╭─ Provided entries

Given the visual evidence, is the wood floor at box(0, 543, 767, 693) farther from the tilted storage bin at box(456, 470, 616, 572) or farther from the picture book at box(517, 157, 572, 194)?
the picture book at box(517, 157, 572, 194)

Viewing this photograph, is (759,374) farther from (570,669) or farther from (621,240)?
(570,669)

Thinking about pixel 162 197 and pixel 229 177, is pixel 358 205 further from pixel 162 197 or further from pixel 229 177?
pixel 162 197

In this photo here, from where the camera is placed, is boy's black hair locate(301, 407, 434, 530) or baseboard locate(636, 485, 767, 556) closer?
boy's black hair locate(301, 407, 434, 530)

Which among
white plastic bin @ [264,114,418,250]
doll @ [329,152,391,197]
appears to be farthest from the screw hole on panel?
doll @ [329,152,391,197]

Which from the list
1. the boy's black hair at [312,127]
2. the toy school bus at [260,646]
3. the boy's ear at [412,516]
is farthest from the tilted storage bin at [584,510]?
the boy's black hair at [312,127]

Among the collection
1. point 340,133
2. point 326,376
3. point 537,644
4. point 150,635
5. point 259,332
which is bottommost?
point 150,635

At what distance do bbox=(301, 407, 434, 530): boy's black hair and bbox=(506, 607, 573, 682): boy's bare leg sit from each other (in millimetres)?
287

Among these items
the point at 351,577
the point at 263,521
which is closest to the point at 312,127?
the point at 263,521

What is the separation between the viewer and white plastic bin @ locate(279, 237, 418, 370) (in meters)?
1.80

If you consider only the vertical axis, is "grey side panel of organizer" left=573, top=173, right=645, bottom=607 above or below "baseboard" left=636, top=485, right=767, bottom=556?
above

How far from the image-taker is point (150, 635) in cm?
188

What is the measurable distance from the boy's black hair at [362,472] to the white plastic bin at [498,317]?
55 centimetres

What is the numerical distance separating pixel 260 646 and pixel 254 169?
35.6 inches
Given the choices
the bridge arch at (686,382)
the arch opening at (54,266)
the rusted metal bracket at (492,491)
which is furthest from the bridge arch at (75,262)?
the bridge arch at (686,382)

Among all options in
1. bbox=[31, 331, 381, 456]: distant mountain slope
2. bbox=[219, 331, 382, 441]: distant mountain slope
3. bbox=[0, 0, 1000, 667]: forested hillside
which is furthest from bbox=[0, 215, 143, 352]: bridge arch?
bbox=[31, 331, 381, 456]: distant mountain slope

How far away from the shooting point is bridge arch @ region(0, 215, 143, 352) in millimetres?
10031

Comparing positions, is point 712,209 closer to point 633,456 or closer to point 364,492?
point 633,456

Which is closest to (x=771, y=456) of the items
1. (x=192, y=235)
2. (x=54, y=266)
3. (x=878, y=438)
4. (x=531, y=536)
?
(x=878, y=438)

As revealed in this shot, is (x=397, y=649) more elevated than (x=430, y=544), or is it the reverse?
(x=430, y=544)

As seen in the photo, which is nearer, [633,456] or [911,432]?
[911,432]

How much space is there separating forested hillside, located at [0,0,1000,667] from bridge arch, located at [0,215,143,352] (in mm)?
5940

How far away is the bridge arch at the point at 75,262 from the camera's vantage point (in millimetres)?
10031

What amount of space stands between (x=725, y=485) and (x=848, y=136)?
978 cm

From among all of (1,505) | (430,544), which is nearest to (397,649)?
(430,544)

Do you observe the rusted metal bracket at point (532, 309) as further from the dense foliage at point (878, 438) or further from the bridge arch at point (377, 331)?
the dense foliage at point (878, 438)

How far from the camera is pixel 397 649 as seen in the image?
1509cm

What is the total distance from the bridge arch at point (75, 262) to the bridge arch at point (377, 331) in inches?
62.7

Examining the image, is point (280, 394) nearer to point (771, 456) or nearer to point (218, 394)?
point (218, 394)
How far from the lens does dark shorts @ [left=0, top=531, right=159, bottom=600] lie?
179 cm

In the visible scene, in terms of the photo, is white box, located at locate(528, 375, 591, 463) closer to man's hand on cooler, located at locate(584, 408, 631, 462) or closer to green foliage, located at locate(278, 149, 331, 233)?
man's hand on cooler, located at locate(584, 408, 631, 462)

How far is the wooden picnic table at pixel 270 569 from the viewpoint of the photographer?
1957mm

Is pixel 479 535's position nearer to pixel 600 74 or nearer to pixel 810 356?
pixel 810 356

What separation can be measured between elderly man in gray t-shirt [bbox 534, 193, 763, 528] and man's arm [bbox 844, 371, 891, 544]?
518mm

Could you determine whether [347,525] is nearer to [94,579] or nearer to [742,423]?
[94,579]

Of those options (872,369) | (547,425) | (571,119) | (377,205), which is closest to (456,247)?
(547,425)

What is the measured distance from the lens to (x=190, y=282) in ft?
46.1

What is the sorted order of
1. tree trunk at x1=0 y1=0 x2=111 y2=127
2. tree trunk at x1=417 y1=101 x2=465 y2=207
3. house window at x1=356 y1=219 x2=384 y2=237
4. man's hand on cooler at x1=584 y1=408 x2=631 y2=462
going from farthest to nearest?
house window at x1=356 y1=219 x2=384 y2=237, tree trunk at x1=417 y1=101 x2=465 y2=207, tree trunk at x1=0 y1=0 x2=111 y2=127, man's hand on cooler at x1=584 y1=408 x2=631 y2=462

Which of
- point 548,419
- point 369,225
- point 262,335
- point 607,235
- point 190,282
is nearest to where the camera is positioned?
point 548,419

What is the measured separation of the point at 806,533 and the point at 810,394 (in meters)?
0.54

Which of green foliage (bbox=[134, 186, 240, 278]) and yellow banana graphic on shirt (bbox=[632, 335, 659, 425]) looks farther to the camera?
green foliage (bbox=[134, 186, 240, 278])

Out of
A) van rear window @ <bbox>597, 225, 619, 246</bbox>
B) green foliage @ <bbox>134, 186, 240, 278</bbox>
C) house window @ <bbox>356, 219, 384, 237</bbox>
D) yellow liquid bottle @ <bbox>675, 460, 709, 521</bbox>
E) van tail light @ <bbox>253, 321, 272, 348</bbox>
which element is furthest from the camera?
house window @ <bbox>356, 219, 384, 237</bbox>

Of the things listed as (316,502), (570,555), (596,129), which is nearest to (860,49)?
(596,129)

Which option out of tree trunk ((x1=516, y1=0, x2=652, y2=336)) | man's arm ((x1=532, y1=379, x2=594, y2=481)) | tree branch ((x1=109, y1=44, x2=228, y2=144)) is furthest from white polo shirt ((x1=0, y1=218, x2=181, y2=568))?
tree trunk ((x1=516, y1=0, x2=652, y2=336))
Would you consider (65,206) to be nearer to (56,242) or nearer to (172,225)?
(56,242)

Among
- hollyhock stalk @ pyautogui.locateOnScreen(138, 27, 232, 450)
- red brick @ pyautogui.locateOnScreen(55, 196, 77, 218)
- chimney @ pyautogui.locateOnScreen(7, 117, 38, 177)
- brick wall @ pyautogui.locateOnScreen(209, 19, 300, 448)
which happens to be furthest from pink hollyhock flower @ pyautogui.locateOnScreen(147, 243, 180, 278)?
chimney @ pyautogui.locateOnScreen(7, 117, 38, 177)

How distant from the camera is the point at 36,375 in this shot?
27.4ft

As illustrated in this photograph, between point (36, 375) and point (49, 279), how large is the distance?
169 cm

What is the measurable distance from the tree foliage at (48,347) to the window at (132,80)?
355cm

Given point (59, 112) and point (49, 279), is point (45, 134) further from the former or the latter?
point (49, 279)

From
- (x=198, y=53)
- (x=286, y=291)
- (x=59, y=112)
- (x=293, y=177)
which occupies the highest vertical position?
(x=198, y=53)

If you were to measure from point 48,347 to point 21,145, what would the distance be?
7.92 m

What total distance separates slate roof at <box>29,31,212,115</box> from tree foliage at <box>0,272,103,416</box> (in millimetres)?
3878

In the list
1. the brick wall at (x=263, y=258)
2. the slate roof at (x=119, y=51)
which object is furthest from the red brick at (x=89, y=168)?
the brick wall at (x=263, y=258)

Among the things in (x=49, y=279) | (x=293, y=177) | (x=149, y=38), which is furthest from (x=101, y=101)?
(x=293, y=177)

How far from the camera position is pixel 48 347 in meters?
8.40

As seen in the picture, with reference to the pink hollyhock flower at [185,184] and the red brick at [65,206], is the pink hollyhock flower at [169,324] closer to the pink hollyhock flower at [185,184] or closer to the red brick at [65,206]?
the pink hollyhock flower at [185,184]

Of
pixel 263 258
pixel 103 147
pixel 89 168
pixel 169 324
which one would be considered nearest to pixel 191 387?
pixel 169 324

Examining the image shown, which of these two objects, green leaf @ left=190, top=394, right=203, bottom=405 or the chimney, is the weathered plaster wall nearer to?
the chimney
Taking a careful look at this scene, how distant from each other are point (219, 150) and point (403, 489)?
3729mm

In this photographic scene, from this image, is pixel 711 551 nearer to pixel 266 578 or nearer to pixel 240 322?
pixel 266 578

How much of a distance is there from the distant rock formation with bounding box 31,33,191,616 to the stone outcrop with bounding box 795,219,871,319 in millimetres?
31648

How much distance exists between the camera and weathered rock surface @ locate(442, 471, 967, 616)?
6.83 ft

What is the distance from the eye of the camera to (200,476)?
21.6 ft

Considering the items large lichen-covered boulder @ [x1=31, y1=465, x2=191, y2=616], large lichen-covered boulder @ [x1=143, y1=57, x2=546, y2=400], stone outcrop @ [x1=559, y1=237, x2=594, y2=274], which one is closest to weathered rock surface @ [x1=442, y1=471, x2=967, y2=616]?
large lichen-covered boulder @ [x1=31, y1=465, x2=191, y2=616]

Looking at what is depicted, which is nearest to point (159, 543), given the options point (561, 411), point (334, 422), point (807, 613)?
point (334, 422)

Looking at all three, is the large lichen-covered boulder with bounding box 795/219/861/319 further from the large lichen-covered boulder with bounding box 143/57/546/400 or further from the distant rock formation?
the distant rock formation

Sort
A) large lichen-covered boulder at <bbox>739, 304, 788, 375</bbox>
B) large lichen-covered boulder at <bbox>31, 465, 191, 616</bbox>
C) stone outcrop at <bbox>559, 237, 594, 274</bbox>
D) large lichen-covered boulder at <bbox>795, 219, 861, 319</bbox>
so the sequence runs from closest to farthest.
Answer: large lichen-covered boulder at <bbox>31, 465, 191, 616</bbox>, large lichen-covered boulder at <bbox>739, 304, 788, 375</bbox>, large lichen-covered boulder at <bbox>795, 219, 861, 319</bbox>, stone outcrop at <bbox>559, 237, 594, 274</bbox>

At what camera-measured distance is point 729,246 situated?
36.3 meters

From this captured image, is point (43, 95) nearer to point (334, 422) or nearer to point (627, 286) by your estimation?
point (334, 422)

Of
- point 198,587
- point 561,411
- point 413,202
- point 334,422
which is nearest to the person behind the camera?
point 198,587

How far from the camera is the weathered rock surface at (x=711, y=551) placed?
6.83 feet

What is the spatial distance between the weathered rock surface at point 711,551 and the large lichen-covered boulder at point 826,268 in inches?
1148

╰─

- [Set task]:
Starting with the line that contains "At what camera-measured", write out each line through the end of the listing, exactly as it appears, and include nothing else.

- [Reply to the exercise]:
At what camera-measured distance is point 729,246 situated?
36.3 meters

From this captured image, is point (43, 95) nearer to point (334, 422) or nearer to point (627, 286) by your estimation?
point (334, 422)

Of
- point 198,587
- point 561,411
- point 413,202
- point 334,422
which is nearest to the person behind the camera?
point 198,587

How far from the camera is the weathered rock surface at (x=711, y=551) placed?
6.83 feet

What is the spatial distance between the weathered rock surface at point 711,551 and the large lichen-covered boulder at point 826,268 in inches?
1148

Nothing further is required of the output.